DOCUMENT SECTION –
################
Rachael Oakes-Ash sails on an America’s Cup winner in New Zealand – and meets a man known to his friends as Mud Crab.

New Zealand prides itself on two great sports and one Hollywood blockbuster in three parts. The nation works itself into a frenzy whenever the All Blacks score a win, Auckland renamed itself the City of Sails after Team NZ first won the America’s Cup in 1995 and Peter Jackson got a street parade after his Oscar glory.
The average tourist can’t play ball with an All Black but, thanks to the yachties behind Sail Queenstown you can now have an America’s Cup sailing experience with a true Lord of the Rings backdrop on the South Island of New Zealand.
NZL14 is the most southern docked America’s Cup yacht in the world on Queenstown’s Lake Wakatipu and it took a fair bit of manpower and money to get her to this landlocked town of seventeen thousand.
################
[Saved entries]
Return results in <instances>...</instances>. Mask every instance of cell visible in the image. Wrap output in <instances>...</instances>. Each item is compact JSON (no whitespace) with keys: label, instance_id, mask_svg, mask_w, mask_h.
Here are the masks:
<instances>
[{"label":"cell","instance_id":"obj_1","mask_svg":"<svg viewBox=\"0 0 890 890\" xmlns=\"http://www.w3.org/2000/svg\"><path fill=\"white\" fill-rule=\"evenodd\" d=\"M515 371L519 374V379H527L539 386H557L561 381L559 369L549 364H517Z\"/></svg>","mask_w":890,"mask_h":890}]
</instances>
################
BRIEF –
Continue the travel article about sailing the America's Cup yacht NZL14 on Lake Wakatipu, starting after its final sentence.

SOLVED EXERCISE –
Trucked over three days from Auckland on a haulage specifically designed for the job, the minders could only transport her on the road at night due to her size. Weighing in at 24 tonnes, 17 tonnes of the NZL14 can be found under the water in the keel. She arrived on Lake Wakatipu in November 2005 and is officially the largest sailing vessel to take to these waters.
The NZL14 provides serious boasting rights for those who step aboard. Stand close enough to the skipper and business owner, Craig Smith, and some of his sailing magic may just rub off, if it doesn’t at least you have someone to cling to as the yacht tacks at 16 knots. He has completed the Sydney to Hobart four times, winning in 2004 as watch captain on board the Aera. If that’s not enough he sailed with News Corp in the 2001/2002 Volvo Round the World Yacht Race as helmsman and trimmer.
Company front man and Craig’s business partner, Nick Crabtree, is also known as Mud Crab – or The Crab.
The Crab has spent his life around yachts in his hometown of Auckland where he worked for North Sails as well as time in North America working for Philippe Kahn from Pegasus and Hasso Platner from SAP.
The America’s Cup is considered the granddaddy of yachting cups. Australia was the first in 132 years to win the America’s Cup away from the Americans under Alan Bond in 1983. Mud Crab is quick to point out, however, that while Australia was first, New Zealand has held it more times.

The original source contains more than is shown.